SpanishFly Mon 18-Feb-13 08:58:42

This seems to hv also appeared as an "unknown" thread confused

Hi - have you tried one of those booster seats? You an get them in Argos, and not too expensive:

http://www.argos.co.uk/static/Browse/ID72/33021710/c_1/1%7Ccategory_root%7CNursery%7C33005732/c_2/2%7C33005732%7CFeeding%7C33006591/c_3/3%7Ccat_33006591%7CHighchairs+and+booster+seats%7C33009416/c_4/4%7Ccat_33009416%7CBooster+seats%7C33021710.htm

Maybe he just needs to feel a bit more like a bigger boy (plus yuo can still strap him in!).

See if that as novelty works maybe, and then tackle the other issue later (if it still is an issue). xx

PS - I remember my DS really kicking against the high-chair at the same age, and this booster seat really helped! Good luck.

SpanishFly Mon 18-Feb-13 12:58:49

Yep we have one of them too but he's not impressed at being strapped into anything now, so causes another struggle.
We've had a great morning so far - all food was eaten at the table. He gave up on his cheese and crackers but came back to try again five minutes later. Diverting him from potential conflict etc, and me not rising to anything really made a huge difference. Hopefully it'll continue after his nap!

Oh no! But that's great you've had a better morning, sounds like what you're doing is having a brilliant result.

## Required actions:
(1) According to the forum thread about a toddler's mealtimes, which store sells the booster seats?
(2) Write the next part of the forum thread about a toddler's mealtimes, picking up after its final post.

Records from a dataset:

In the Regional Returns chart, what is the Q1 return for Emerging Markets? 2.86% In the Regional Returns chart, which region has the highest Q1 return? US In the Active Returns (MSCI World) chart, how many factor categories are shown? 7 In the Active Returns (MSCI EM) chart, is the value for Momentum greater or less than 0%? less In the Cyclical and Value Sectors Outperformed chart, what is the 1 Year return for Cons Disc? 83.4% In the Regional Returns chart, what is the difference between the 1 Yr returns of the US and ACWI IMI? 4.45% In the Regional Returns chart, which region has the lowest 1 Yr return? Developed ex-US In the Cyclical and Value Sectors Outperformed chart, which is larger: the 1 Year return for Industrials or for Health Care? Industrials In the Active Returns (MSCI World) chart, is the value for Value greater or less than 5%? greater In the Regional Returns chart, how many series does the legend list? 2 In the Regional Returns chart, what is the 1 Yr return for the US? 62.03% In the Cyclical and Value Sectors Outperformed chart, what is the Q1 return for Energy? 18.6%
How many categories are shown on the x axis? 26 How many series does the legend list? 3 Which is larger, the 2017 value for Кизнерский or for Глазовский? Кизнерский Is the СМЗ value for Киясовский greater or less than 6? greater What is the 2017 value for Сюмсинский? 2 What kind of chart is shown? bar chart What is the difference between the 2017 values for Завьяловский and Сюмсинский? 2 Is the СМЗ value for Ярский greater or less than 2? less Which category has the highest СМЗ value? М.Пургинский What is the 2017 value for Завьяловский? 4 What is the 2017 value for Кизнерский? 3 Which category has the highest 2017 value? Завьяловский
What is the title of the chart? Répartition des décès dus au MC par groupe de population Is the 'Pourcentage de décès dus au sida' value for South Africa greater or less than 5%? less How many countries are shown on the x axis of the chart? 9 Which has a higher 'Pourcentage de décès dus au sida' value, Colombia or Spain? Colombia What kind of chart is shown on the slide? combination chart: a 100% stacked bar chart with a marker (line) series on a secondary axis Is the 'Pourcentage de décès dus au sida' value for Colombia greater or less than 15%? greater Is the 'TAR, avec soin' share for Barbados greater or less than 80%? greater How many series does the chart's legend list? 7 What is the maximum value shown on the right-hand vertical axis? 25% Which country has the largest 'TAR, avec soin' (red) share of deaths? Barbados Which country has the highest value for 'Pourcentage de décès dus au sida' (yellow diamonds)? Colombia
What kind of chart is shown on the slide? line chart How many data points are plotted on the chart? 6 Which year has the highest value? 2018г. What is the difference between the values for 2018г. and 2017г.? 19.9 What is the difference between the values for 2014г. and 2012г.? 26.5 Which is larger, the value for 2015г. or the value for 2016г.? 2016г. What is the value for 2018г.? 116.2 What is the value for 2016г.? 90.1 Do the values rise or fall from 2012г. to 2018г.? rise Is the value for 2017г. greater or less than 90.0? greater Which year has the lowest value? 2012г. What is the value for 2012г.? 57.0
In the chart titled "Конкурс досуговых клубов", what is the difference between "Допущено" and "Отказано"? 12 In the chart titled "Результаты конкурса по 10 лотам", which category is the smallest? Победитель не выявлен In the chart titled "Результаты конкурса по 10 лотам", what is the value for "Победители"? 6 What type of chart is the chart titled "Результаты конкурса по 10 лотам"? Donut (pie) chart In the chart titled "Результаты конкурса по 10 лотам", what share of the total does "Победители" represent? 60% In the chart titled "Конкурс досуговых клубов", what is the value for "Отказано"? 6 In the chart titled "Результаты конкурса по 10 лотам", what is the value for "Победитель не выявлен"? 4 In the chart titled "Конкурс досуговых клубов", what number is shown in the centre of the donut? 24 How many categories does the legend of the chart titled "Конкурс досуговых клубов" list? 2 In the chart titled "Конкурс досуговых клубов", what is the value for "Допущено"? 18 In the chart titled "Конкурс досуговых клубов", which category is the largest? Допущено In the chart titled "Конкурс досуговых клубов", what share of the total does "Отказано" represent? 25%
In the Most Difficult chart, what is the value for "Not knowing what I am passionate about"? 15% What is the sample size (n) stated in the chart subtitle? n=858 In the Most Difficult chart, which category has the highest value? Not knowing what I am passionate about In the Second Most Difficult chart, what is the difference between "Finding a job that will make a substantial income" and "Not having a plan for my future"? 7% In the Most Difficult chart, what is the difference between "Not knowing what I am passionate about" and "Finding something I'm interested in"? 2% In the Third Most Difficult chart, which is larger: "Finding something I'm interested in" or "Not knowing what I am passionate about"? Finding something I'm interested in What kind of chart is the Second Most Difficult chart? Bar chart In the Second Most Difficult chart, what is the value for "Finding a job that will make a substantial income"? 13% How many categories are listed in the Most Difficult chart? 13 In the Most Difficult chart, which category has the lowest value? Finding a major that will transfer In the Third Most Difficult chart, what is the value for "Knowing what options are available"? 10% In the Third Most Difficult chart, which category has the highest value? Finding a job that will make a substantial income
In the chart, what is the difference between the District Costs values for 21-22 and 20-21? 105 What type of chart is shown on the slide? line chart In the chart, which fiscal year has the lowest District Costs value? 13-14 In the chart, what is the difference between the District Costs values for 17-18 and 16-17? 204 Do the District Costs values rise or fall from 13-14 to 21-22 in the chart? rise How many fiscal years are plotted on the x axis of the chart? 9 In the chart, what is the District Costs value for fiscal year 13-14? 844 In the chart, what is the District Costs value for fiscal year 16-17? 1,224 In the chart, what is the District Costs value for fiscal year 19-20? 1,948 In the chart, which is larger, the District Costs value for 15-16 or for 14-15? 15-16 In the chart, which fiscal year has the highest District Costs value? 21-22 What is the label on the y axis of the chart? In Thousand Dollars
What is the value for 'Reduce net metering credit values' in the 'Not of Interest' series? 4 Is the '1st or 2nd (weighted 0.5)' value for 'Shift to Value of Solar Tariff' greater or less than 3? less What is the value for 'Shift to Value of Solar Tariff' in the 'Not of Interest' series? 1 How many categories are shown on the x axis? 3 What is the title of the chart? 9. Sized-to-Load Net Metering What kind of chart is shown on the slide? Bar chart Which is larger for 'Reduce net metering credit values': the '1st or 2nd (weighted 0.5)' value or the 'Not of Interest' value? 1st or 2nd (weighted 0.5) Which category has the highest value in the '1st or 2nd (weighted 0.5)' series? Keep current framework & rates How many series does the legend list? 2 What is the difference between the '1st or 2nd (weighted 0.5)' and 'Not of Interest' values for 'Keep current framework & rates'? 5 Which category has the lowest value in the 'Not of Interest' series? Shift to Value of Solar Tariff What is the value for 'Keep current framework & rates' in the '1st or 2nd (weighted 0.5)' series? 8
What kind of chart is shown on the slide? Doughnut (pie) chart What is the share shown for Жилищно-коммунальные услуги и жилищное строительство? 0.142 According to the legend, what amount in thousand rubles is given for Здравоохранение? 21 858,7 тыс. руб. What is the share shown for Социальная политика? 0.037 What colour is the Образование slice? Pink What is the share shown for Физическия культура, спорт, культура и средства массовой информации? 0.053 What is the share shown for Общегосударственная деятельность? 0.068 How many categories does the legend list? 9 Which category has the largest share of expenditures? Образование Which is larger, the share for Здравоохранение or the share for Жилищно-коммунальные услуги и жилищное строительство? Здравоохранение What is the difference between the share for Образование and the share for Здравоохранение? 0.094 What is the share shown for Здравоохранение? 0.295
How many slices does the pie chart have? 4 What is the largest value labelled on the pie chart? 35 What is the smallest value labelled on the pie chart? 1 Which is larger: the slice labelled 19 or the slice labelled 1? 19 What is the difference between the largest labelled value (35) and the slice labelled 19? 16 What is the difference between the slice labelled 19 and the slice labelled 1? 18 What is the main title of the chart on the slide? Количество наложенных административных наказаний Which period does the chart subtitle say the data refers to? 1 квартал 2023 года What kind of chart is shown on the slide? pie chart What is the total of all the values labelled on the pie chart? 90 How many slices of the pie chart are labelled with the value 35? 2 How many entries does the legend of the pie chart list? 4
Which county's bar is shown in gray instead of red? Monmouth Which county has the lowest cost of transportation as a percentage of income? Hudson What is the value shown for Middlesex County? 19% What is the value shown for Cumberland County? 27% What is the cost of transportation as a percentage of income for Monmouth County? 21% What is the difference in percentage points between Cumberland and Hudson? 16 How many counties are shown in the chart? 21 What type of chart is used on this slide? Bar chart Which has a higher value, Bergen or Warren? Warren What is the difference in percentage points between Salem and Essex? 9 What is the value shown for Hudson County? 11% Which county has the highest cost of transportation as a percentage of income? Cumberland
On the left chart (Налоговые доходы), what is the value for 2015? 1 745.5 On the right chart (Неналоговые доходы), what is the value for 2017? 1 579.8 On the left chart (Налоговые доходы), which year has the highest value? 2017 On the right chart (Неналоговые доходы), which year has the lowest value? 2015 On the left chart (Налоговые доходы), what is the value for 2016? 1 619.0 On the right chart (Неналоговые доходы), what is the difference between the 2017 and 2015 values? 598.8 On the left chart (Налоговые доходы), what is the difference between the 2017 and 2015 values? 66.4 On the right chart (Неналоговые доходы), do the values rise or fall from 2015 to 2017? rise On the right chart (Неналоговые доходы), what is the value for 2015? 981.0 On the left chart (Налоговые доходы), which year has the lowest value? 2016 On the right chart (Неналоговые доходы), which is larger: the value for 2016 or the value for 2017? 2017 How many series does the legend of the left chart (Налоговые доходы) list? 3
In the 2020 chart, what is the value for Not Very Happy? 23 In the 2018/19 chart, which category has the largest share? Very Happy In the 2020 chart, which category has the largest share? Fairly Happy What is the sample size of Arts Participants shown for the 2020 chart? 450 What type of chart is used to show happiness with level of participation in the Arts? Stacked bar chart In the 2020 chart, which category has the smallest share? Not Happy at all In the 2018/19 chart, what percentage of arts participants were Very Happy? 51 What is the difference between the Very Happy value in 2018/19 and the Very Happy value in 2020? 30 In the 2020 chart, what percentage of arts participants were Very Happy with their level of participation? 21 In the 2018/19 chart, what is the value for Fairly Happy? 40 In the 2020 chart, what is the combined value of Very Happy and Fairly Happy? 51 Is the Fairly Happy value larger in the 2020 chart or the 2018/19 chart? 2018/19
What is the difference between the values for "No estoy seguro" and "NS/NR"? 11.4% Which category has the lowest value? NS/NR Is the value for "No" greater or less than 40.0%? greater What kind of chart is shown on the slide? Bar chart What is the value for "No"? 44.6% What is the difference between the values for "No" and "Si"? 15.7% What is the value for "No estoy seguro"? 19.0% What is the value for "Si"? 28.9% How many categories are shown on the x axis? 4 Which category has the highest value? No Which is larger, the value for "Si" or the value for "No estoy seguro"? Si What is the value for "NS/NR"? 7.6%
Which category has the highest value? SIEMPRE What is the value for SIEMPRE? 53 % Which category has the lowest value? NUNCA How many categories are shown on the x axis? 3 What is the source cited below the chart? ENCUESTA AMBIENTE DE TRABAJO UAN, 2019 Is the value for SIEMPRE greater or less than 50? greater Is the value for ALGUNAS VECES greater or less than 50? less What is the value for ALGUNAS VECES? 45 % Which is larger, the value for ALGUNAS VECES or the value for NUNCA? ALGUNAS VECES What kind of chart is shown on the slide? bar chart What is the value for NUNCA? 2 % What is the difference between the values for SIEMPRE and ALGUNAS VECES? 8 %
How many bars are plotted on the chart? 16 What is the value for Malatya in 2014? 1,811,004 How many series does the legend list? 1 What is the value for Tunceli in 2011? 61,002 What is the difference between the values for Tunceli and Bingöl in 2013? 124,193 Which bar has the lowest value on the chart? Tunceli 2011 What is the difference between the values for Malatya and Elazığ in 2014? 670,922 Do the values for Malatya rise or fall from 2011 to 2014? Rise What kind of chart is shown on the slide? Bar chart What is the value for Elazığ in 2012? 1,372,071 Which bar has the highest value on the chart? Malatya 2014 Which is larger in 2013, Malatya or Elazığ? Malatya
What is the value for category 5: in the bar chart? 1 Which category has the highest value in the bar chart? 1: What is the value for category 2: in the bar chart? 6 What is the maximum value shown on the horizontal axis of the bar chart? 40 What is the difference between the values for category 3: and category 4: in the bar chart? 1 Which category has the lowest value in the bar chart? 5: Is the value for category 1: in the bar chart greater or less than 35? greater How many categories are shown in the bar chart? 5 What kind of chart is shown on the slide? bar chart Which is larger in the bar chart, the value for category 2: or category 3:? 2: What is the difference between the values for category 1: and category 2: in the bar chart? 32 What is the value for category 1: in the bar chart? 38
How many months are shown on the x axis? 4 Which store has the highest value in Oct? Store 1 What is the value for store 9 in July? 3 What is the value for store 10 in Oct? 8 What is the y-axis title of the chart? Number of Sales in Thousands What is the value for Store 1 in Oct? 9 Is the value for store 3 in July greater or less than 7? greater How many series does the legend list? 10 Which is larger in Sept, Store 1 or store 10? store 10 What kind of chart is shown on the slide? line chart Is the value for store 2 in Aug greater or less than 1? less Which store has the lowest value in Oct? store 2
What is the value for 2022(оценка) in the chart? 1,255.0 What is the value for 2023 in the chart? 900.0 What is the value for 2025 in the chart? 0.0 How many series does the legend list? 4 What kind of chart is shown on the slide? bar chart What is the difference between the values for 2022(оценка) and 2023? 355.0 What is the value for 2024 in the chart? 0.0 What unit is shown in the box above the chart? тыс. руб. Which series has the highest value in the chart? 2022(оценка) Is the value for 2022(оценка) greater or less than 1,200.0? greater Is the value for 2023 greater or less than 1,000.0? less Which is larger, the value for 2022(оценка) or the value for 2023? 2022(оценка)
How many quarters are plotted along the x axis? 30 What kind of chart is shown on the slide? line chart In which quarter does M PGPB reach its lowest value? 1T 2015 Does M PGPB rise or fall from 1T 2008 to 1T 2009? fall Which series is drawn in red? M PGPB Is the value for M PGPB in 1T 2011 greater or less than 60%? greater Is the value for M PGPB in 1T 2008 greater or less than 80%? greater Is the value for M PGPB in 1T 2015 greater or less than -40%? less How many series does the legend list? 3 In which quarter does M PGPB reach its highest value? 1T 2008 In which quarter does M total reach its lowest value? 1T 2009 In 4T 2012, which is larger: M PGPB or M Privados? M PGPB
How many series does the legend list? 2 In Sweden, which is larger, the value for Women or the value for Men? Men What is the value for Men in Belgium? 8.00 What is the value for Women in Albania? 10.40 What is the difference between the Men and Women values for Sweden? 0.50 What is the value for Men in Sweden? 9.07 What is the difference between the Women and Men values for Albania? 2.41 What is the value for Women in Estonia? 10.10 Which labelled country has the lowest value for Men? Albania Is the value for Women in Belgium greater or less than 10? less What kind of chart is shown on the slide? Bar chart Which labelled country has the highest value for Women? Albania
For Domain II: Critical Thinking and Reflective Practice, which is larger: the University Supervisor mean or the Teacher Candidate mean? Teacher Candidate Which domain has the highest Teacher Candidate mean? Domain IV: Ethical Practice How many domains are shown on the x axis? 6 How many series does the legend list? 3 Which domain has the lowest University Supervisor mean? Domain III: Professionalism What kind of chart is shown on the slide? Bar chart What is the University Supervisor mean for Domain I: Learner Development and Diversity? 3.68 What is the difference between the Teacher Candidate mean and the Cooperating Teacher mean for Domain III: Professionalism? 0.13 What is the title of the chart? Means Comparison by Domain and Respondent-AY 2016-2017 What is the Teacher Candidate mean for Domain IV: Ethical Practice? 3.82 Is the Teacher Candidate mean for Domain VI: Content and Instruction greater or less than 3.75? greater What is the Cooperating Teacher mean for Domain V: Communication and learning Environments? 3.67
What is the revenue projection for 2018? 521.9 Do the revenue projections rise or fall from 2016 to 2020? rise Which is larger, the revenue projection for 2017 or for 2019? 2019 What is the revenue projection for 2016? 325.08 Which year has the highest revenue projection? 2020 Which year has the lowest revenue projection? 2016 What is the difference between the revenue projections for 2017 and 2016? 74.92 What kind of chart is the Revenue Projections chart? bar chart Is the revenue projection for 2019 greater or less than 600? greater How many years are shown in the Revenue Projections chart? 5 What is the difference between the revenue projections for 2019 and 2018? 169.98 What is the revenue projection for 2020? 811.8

## Activity answers:
(1) Argos sells them.

(2)
When my 2.5 DS has an eating day like yours I do the same as you, don't stress it too much, remind myself that no child ever starved themsleves to death, and that maybe he's just not hungry/is still teething a bit.

Keep up the good work!

cyberfairy Mon 18-Feb-13 15:48:59

I have the same problem as you and utterly sick of him saying 'no' to every single question. With the booster seat, I have found that asking him to get in and click himself in works as he is delighted by clips and buckles.
With the dinner thing, when he refuses everything without even trying, he is just given a oatcake and fruit as an alternative. He tends to eat more the next day to make up for it but still won't touch salad or most pulses and veg. Advocado has been a godsend...

cyberfairy Mon 18-Feb-13 15:49:48

I have the same problem as you and utterly sick of him saying 'no' to every single question. With the booster seat, I have found that asking him to get in and click himself in works as he is delighted by clips and buckles.
With the dinner thing, when he refuses everything without even trying, he is just given a oatcake and fruit as an alternative. He tends to eat more the next day to make up for it but still won't touch salad or most pulses and veg. Advocado has been a godsend...

SpanishFly Mon 18-Feb-13 21:14:20

Well, what a positive day! I banned me saying no, for starters. TV was barely on all day (rare in this house) and all food was at the table, no snacks while sitting playing etc.
Whenever he shouted NO at me, I completely blanked him and turned my back on him. I was astounded as to how quickly he stopped.
He wouldn't stay out of the kitchen when I was making dinner so I put a variety of fruit in a basket and sat him beside it on the floor, asking him to find me an apple, then an orange, etc etc. No negativity at all, just distractions and diverting him elsewhere when he was starting to wind me up. I was close to cracking a few times but didn't, thankfully. ...
Now to get dh to start doing the same.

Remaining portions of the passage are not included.